### Goal of the exercise:
Retype, exactly and with nothing added, the lines from the one showing "From this shot, in" through the final line of the material. Omit pictures.

### Excerpts from a spatial dataset:
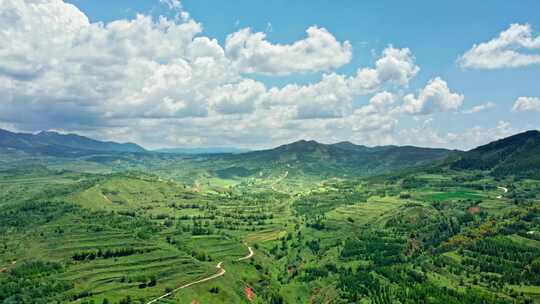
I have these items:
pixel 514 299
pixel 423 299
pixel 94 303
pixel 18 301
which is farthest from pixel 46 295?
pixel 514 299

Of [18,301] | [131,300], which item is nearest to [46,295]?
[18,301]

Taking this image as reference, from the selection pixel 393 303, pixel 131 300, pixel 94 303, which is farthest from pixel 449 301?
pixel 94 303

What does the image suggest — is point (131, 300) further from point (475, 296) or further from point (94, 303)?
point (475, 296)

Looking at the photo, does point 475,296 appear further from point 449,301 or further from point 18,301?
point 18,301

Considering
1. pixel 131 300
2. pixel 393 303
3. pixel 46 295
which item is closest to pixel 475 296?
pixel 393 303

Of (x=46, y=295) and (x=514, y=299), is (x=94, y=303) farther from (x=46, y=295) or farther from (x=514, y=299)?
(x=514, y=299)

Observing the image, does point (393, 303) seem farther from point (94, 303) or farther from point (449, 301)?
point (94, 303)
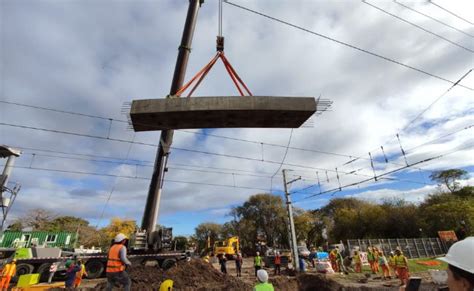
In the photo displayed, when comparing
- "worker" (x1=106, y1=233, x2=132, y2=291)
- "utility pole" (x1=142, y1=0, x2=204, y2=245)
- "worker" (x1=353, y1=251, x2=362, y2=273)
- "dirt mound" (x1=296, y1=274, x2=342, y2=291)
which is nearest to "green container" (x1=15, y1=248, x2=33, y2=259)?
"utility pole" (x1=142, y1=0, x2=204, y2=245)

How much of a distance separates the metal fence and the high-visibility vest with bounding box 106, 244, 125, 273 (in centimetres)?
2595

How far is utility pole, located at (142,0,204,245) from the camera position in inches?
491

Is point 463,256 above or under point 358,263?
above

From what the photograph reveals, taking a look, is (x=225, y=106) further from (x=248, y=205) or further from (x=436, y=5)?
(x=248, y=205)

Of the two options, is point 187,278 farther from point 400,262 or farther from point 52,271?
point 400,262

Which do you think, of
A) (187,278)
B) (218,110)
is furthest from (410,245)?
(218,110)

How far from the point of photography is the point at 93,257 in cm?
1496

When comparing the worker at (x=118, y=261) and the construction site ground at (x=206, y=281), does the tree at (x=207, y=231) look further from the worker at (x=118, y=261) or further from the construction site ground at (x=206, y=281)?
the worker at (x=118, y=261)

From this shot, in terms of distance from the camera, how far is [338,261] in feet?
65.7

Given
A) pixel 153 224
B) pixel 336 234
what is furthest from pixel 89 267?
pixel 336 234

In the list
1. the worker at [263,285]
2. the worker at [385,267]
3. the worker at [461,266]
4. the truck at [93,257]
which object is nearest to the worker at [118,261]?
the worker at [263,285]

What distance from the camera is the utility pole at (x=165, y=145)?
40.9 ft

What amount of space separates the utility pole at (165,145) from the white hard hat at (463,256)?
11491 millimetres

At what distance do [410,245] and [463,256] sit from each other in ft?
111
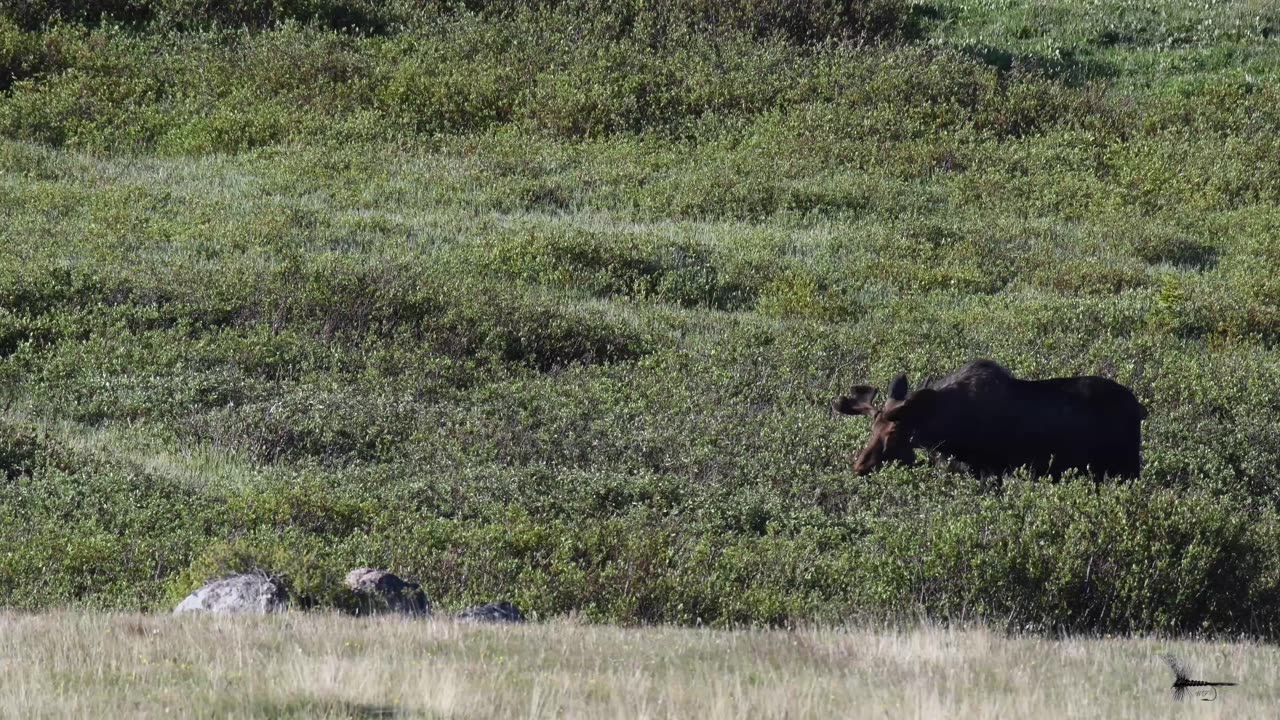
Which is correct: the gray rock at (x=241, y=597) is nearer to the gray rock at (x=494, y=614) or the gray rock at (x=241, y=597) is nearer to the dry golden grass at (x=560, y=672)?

### Output of the task:
From this shot, in terms of distance from the camera, how far is [338,261] in feet?
65.7

Given
A) pixel 153 224
B) pixel 336 234
what is furthest from pixel 89 267?
pixel 336 234

In the list
1. the worker at [263,285]
2. the worker at [385,267]
3. the worker at [461,266]
4. the truck at [93,257]
which object is nearest to the worker at [118,261]?
the worker at [263,285]

What distance from the camera is the utility pole at (x=165, y=145)?
40.9 ft

What amount of space separates the utility pole at (165,145) from the white hard hat at (463,256)?
11491 millimetres

At what distance do [410,245] and [463,256] sit from each other in ft?
111
Which is correct: the gray rock at (x=241, y=597) is nearer to the gray rock at (x=494, y=614) or the gray rock at (x=241, y=597) is nearer to the dry golden grass at (x=560, y=672)?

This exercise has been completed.